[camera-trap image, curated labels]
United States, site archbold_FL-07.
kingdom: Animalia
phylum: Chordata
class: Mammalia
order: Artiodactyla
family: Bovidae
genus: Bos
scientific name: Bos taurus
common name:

——————

### Work required
Restate the material exactly, from its opening line to its closing one.

### Solved exercise
[camera-trap image, curated labels]
United States, site archbold_FL-07.
kingdom: Animalia
phylum: Chordata
class: Mammalia
order: Artiodactyla
family: Bovidae
genus: Bos
scientific name: Bos taurus
common name:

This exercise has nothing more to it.